◆ **ENTRIES SHOWN**:
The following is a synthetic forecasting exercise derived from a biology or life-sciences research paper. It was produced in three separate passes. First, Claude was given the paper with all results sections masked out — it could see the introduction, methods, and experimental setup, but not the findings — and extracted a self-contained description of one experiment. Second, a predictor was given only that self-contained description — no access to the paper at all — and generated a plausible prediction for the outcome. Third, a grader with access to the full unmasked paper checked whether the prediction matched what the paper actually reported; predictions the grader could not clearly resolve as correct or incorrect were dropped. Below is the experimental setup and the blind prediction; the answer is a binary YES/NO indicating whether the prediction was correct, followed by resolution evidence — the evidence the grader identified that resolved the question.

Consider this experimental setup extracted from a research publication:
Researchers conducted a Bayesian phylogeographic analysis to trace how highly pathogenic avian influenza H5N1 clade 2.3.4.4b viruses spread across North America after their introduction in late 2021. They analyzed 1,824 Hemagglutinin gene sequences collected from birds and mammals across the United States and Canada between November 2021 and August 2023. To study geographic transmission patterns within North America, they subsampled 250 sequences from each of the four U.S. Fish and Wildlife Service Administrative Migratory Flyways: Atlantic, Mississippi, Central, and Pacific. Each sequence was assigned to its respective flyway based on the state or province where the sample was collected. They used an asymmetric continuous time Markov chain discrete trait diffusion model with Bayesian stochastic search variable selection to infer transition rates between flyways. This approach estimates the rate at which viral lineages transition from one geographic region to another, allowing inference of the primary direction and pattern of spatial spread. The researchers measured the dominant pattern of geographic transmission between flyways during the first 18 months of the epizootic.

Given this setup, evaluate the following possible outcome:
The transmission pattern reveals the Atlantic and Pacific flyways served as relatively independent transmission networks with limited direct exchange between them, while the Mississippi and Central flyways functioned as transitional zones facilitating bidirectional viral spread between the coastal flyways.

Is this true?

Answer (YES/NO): NO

◆ **TASK DETAILS**:
The records above should be copied out again in full, exactly as they appear.

◆ **TASK OUTPUT**:
The following is a synthetic forecasting exercise derived from a biology or life-sciences research paper. It was produced in three separate passes. First, Claude was given the paper with all results sections masked out — it could see the introduction, methods, and experimental setup, but not the findings — and extracted a self-contained description of one experiment. Second, a predictor was given only that self-contained description — no access to the paper at all — and generated a plausible prediction for the outcome. Third, a grader with access to the full unmasked paper checked whether the prediction matched what the paper actually reported; predictions the grader could not clearly resolve as correct or incorrect were dropped. Below is the experimental setup and the blind prediction; the answer is a binary YES/NO indicating whether the prediction was correct, followed by resolution evidence — the evidence the grader identified that resolved the question.

Consider this experimental setup extracted from a research publication:
Researchers conducted a Bayesian phylogeographic analysis to trace how highly pathogenic avian influenza H5N1 clade 2.3.4.4b viruses spread across North America after their introduction in late 2021. They analyzed 1,824 Hemagglutinin gene sequences collected from birds and mammals across the United States and Canada between November 2021 and August 2023. To study geographic transmission patterns within North America, they subsampled 250 sequences from each of the four U.S. Fish and Wildlife Service Administrative Migratory Flyways: Atlantic, Mississippi, Central, and Pacific. Each sequence was assigned to its respective flyway based on the state or province where the sample was collected. They used an asymmetric continuous time Markov chain discrete trait diffusion model with Bayesian stochastic search variable selection to infer transition rates between flyways. This approach estimates the rate at which viral lineages transition from one geographic region to another, allowing inference of the primary direction and pattern of spatial spread. The researchers measured the dominant pattern of geographic transmission between flyways during the first 18 months of the epizootic.

Given this setup, evaluate the following possible outcome:
The transmission pattern reveals the Atlantic and Pacific flyways served as relatively independent transmission networks with limited direct exchange between them, while the Mississippi and Central flyways functioned as transitional zones facilitating bidirectional viral spread between the coastal flyways.

Is this true?

Answer (YES/NO): NO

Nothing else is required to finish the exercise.